(Document images with source code)
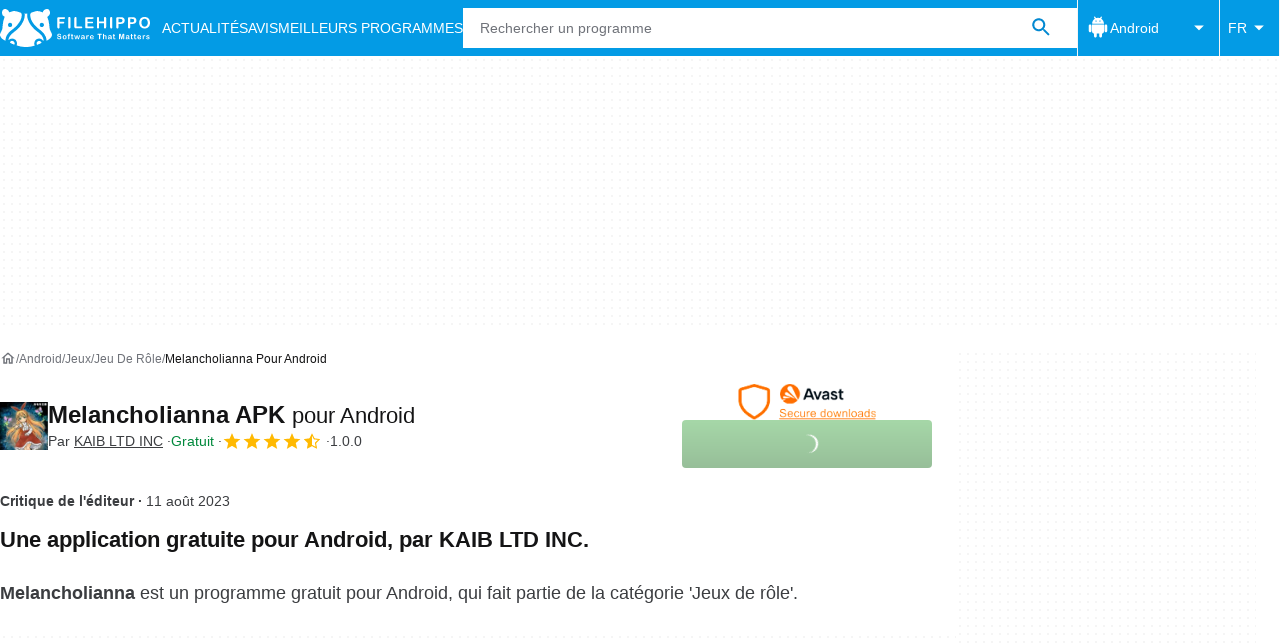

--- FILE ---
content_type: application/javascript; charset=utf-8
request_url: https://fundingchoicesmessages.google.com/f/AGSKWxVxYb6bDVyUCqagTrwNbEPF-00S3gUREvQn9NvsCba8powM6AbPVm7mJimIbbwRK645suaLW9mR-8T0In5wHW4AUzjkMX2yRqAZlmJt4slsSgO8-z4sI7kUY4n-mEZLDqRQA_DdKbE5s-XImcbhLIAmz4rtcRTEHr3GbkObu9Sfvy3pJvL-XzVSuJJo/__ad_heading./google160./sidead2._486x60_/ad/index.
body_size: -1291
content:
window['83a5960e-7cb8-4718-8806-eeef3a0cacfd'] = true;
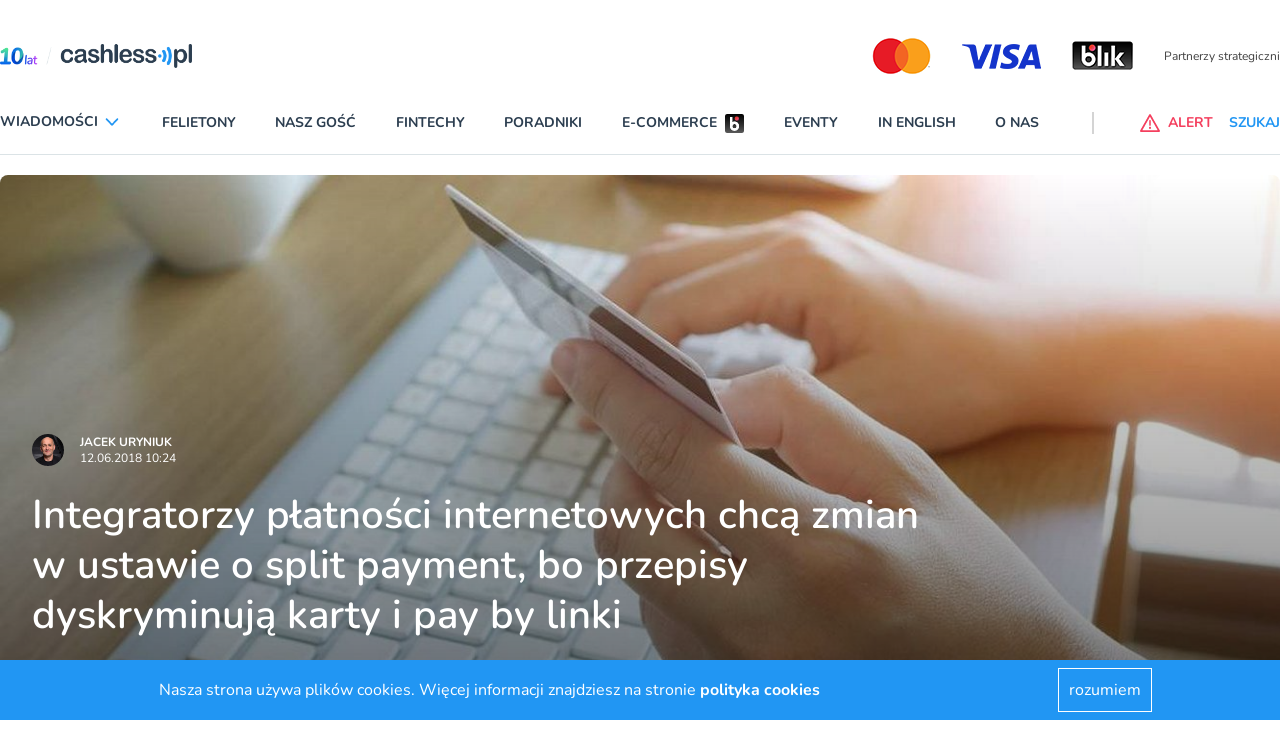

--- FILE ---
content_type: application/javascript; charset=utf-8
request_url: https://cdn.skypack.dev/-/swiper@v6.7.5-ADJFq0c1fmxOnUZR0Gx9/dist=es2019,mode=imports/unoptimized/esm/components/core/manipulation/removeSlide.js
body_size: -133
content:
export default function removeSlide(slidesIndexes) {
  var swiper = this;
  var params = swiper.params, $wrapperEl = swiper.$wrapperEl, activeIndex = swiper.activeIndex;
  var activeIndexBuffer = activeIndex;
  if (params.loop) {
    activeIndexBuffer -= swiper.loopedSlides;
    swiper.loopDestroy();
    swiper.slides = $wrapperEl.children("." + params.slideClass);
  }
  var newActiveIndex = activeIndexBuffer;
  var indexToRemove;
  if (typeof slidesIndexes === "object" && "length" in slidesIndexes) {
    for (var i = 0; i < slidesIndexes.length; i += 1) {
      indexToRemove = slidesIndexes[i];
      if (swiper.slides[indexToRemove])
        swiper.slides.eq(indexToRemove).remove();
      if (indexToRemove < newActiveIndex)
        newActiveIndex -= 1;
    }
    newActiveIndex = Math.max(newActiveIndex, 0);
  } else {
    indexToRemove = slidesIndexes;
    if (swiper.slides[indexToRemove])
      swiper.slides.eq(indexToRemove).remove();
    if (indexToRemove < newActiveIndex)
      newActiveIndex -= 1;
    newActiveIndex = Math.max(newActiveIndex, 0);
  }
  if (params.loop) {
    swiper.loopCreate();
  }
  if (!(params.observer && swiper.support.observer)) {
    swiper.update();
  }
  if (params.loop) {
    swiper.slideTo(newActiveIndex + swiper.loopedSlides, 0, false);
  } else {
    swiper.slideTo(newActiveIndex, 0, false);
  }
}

◆ Exercise details: I would like the data copied exactly as it stands, with no pictures included.

◆ Reply to the exercise:
--- FILE ---
content_type: application/javascript; charset=utf-8
request_url: https://fundingchoicesmessages.google.com/f/AGSKWxVxYb6bDVyUCqagTrwNbEPF-00S3gUREvQn9NvsCba8powM6AbPVm7mJimIbbwRK645suaLW9mR-8T0In5wHW4AUzjkMX2yRqAZlmJt4slsSgO8-z4sI7kUY4n-mEZLDqRQA_DdKbE5s-XImcbhLIAmz4rtcRTEHr3GbkObu9Sfvy3pJvL-XzVSuJJo/__ad_heading./google160./sidead2._486x60_/ad/index.
body_size: -1291
content:
window['83a5960e-7cb8-4718-8806-eeef3a0cacfd'] = true;

--- FILE ---
content_type: application/javascript; charset=utf-8
request_url: https://cdn.skypack.dev/-/swiper@v6.7.5-ADJFq0c1fmxOnUZR0Gx9/dist=es2019,mode=imports/unoptimized/esm/components/core/manipulation/removeSlide.js
body_size: -133
content:
export default function removeSlide(slidesIndexes) {
  var swiper = this;
  var params = swiper.params, $wrapperEl = swiper.$wrapperEl, activeIndex = swiper.activeIndex;
  var activeIndexBuffer = activeIndex;
  if (params.loop) {
    activeIndexBuffer -= swiper.loopedSlides;
    swiper.loopDestroy();
    swiper.slides = $wrapperEl.children("." + params.slideClass);
  }
  var newActiveIndex = activeIndexBuffer;
  var indexToRemove;
  if (typeof slidesIndexes === "object" && "length" in slidesIndexes) {
    for (var i = 0; i < slidesIndexes.length; i += 1) {
      indexToRemove = slidesIndexes[i];
      if (swiper.slides[indexToRemove])
        swiper.slides.eq(indexToRemove).remove();
      if (indexToRemove < newActiveIndex)
        newActiveIndex -= 1;
    }
    newActiveIndex = Math.max(newActiveIndex, 0);
  } else {
    indexToRemove = slidesIndexes;
    if (swiper.slides[indexToRemove])
      swiper.slides.eq(indexToRemove).remove();
    if (indexToRemove < newActiveIndex)
      newActiveIndex -= 1;
    newActiveIndex = Math.max(newActiveIndex, 0);
  }
  if (params.loop) {
    swiper.loopCreate();
  }
  if (!(params.observer && swiper.support.observer)) {
    swiper.update();
  }
  if (params.loop) {
    swiper.slideTo(newActiveIndex + swiper.loopedSlides, 0, false);
  } else {
    swiper.slideTo(newActiveIndex, 0, false);
  }
}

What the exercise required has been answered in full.